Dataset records
════════════════
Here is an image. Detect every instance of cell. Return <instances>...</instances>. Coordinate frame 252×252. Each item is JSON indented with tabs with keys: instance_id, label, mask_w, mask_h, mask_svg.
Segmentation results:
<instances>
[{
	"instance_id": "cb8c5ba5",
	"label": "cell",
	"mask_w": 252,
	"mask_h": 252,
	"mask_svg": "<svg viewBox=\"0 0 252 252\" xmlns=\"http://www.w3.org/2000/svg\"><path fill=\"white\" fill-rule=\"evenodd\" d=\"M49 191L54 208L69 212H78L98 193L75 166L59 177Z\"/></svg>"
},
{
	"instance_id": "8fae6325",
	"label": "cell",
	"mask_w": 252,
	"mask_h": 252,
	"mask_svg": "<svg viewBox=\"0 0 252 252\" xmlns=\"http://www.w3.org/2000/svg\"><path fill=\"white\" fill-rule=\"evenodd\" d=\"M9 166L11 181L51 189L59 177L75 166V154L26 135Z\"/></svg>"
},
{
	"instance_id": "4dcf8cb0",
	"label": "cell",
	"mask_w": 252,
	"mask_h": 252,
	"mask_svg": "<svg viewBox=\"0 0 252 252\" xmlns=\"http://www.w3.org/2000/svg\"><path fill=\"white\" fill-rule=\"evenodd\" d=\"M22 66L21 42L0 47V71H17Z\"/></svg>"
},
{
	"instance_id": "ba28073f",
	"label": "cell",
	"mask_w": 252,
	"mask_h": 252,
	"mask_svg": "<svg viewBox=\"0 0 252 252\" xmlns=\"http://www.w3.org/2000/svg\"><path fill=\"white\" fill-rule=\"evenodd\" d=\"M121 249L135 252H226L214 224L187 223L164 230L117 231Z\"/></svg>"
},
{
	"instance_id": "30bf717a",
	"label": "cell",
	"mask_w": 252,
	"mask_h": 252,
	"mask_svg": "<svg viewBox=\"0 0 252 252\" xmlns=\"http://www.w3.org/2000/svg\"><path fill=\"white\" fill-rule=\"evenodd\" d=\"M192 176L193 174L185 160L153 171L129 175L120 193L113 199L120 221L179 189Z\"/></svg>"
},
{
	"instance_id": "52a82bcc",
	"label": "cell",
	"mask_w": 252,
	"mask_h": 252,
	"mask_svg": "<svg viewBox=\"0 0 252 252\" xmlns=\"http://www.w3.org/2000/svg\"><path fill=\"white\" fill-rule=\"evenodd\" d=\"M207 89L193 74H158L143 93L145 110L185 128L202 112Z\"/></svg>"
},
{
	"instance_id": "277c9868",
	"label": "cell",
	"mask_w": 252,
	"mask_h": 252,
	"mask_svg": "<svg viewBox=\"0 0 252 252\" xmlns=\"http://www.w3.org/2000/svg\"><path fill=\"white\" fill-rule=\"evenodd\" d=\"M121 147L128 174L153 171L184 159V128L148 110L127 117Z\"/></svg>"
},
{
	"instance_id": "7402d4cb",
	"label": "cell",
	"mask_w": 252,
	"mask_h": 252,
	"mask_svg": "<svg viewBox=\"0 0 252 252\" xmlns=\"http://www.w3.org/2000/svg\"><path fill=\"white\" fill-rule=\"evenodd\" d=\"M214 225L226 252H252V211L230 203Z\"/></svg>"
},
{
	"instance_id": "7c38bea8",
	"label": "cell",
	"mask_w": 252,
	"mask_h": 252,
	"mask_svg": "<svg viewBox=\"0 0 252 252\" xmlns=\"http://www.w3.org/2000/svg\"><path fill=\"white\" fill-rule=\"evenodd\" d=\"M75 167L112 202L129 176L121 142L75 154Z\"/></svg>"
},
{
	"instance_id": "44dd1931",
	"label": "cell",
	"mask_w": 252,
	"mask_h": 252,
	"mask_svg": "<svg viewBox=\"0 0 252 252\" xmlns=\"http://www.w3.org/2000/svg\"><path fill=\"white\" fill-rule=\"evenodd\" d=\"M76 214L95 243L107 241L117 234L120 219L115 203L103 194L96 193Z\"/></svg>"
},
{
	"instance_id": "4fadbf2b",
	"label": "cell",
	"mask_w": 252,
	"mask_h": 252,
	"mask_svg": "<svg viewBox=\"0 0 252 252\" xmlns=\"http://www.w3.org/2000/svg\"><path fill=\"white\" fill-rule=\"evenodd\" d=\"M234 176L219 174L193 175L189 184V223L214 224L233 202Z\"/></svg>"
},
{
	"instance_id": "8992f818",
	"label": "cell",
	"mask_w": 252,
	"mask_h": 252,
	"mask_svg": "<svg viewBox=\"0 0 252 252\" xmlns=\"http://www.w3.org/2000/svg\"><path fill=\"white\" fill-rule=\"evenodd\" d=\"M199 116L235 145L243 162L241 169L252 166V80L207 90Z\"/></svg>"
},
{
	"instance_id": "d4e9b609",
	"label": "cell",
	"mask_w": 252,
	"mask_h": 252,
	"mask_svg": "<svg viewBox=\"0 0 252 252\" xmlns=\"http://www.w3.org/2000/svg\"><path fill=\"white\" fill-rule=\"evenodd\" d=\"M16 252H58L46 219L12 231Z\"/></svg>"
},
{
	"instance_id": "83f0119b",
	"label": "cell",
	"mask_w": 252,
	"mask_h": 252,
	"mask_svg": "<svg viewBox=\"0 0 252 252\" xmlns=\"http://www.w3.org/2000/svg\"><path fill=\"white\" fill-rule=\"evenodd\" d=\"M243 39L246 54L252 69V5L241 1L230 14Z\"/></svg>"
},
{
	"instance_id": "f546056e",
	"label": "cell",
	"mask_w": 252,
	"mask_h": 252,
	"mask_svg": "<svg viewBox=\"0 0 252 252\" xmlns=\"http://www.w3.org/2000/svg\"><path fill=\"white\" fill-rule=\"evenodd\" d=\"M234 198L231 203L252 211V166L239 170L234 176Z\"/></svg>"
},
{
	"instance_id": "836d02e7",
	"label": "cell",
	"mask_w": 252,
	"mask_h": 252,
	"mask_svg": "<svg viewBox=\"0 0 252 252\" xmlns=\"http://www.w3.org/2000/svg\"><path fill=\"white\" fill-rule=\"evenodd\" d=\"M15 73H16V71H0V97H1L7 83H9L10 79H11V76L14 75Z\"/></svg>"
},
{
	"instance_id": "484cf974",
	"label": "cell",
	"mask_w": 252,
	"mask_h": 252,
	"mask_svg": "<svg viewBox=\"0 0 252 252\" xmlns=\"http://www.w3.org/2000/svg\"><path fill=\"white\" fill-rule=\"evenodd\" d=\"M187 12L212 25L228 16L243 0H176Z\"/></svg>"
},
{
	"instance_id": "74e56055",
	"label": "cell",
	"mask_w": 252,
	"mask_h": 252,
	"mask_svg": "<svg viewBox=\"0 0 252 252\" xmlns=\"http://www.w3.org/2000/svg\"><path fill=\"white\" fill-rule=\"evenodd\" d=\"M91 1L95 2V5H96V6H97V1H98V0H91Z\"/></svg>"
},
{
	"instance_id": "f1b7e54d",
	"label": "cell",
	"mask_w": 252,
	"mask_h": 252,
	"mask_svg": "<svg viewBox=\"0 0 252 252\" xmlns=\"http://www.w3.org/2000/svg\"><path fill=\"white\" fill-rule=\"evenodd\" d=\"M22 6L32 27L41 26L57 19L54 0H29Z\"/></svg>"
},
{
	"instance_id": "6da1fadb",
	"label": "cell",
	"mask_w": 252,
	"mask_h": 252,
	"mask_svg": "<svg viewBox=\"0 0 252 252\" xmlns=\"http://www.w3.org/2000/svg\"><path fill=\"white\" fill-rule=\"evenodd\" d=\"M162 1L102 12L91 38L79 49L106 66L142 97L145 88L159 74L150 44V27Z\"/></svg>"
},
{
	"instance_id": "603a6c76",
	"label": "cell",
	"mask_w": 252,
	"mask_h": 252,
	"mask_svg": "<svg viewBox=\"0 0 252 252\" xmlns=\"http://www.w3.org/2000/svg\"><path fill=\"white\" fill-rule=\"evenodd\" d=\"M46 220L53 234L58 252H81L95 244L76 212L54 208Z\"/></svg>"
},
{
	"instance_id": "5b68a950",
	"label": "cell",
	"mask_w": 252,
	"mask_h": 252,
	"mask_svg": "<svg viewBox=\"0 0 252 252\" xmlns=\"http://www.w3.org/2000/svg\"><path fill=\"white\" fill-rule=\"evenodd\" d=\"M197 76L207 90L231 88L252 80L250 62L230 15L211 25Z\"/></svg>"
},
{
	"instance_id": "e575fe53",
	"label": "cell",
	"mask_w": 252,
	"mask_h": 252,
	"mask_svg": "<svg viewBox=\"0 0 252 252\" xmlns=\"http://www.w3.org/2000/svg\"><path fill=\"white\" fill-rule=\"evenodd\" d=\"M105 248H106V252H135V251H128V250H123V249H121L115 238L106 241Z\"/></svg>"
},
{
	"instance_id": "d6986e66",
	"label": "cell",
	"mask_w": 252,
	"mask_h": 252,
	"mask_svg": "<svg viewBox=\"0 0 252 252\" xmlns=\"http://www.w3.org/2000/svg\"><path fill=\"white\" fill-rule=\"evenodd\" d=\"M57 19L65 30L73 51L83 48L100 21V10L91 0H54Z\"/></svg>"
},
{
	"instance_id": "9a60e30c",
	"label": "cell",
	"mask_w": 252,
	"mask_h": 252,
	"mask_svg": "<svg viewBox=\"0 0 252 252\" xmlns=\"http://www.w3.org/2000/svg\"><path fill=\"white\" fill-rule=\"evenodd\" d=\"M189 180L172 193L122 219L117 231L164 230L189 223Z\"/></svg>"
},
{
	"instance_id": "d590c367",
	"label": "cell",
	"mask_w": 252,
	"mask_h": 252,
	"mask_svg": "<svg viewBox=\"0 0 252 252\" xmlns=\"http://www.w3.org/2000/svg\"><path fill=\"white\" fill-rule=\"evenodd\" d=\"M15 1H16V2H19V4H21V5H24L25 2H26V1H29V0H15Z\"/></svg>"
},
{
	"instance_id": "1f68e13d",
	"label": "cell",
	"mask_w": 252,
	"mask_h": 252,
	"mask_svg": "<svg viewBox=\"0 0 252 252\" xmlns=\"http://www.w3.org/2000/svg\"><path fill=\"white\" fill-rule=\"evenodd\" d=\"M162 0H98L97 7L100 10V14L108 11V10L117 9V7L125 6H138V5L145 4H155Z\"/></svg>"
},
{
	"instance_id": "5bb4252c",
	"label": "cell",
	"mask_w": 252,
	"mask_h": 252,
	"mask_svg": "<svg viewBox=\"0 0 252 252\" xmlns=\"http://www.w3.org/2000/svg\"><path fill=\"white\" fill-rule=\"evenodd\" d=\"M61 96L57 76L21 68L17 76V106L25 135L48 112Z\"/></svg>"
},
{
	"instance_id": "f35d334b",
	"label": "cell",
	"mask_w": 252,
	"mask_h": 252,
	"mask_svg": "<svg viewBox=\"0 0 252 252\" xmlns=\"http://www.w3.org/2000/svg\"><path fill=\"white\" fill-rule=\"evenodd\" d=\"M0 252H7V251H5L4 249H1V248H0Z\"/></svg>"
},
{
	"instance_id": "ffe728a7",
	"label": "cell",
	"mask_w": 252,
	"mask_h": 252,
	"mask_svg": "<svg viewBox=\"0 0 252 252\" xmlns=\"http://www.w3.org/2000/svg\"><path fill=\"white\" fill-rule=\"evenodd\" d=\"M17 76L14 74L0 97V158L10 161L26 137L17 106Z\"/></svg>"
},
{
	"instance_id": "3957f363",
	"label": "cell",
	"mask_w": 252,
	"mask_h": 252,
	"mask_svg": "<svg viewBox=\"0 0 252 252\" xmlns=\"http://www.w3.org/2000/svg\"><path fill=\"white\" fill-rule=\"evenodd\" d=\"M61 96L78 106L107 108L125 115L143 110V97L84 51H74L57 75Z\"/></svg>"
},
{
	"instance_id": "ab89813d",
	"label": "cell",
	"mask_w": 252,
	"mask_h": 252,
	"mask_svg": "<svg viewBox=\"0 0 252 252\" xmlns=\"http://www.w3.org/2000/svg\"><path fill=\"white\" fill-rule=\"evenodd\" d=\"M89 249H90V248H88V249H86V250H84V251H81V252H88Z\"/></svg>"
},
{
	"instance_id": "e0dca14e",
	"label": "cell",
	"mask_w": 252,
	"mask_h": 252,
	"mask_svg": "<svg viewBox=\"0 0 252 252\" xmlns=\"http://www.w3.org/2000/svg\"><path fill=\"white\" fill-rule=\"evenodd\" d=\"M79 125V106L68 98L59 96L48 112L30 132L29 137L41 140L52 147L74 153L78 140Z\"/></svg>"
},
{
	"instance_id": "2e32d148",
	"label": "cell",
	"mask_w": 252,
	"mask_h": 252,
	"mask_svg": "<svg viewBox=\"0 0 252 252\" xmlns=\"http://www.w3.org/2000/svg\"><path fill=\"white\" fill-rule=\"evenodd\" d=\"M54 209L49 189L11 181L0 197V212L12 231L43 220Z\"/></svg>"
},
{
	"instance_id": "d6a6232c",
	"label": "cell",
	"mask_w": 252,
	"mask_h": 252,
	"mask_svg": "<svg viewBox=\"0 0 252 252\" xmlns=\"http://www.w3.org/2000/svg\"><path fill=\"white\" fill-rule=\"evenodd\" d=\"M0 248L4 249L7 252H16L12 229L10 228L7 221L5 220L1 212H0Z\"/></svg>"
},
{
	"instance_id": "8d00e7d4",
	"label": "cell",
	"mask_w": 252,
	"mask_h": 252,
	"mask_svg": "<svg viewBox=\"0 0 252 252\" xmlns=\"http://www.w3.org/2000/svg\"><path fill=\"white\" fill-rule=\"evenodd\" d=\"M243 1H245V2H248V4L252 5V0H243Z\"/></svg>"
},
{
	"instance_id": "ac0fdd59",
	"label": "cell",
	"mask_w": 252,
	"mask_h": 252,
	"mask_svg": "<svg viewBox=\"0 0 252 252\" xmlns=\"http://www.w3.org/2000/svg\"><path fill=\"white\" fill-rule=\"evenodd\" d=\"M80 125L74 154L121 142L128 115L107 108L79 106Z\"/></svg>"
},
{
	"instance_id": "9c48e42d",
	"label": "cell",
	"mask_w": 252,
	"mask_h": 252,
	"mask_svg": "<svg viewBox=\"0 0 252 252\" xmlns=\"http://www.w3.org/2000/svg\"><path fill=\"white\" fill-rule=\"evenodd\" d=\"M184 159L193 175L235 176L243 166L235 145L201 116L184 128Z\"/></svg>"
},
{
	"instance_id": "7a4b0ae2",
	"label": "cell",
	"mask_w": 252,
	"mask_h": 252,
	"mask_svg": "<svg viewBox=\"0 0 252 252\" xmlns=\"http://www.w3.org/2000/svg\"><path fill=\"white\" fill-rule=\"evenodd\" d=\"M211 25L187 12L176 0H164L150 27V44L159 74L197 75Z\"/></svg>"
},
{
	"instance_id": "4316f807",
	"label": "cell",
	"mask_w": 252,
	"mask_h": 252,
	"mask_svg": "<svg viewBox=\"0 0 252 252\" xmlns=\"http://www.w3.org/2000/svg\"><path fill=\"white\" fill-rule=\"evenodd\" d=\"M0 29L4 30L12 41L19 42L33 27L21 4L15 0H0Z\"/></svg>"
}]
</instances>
════════════════
Work to complete
Which lines in the records contain the string "instances"? Copy each of those lines.

Task result
Here is an image. Detect every instance of cell. Return <instances>...</instances>. Coordinate frame 252×252. Each item is JSON indented with tabs with keys: instance_id, label, mask_w, mask_h, mask_svg.
<instances>
</instances>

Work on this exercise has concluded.